Exercise prompt =>
Rewrite the data from the line containing "Cecotec Conga Q300" through the line containing "Used 2022 Jeep Grand Cherokee Summit", swapping "Used" for "Pre-owned" and keeping everything else the same. Leave out the pictures.

Entries provided =>
——————

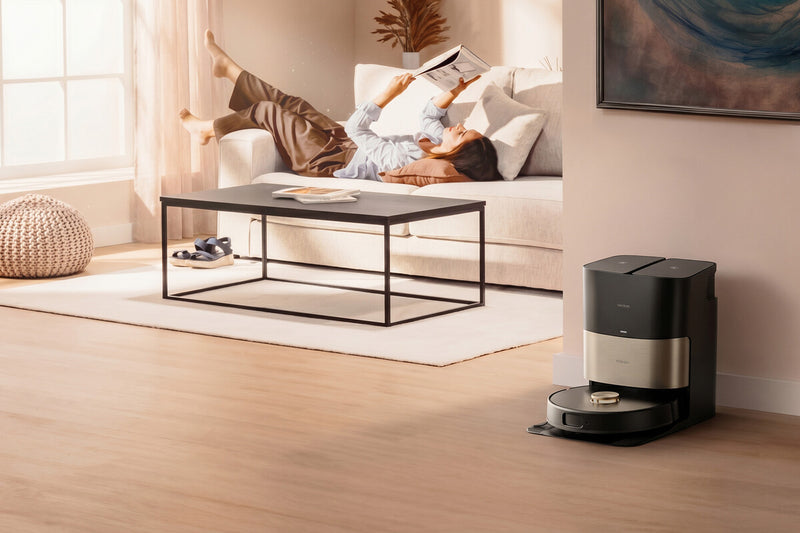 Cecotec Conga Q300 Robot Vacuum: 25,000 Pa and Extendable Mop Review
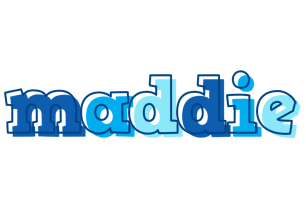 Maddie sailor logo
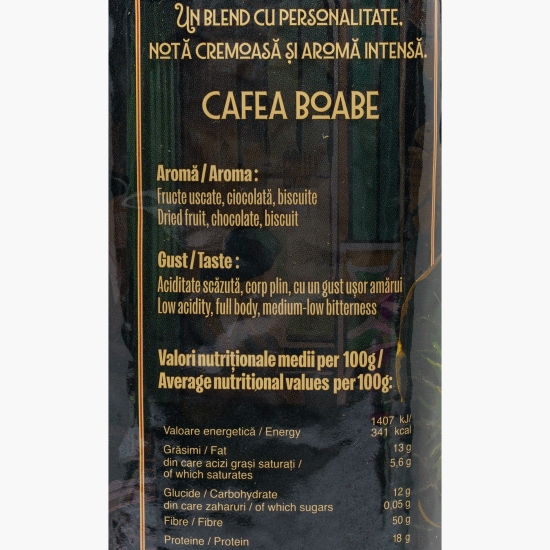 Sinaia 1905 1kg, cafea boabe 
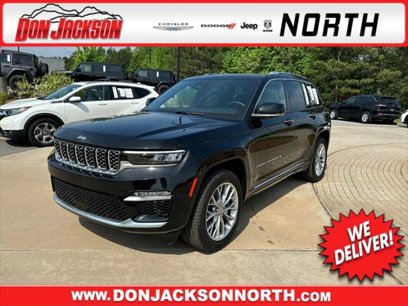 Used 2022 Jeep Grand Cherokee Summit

——————

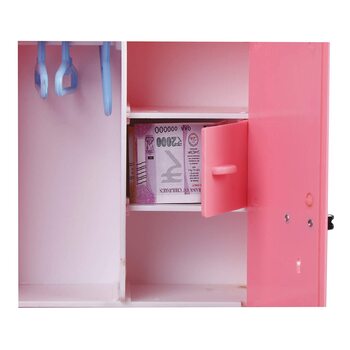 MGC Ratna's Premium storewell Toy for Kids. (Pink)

——————

Answer to this problem =>
 Cecotec Conga Q300 Robot Vacuum: 25,000 Pa and Extendable Mop Review
 Maddie sailor logo
 Sinaia 1905 1kg, cafea boabe 
 Pre-owned 2022 Jeep Grand Cherokee Summit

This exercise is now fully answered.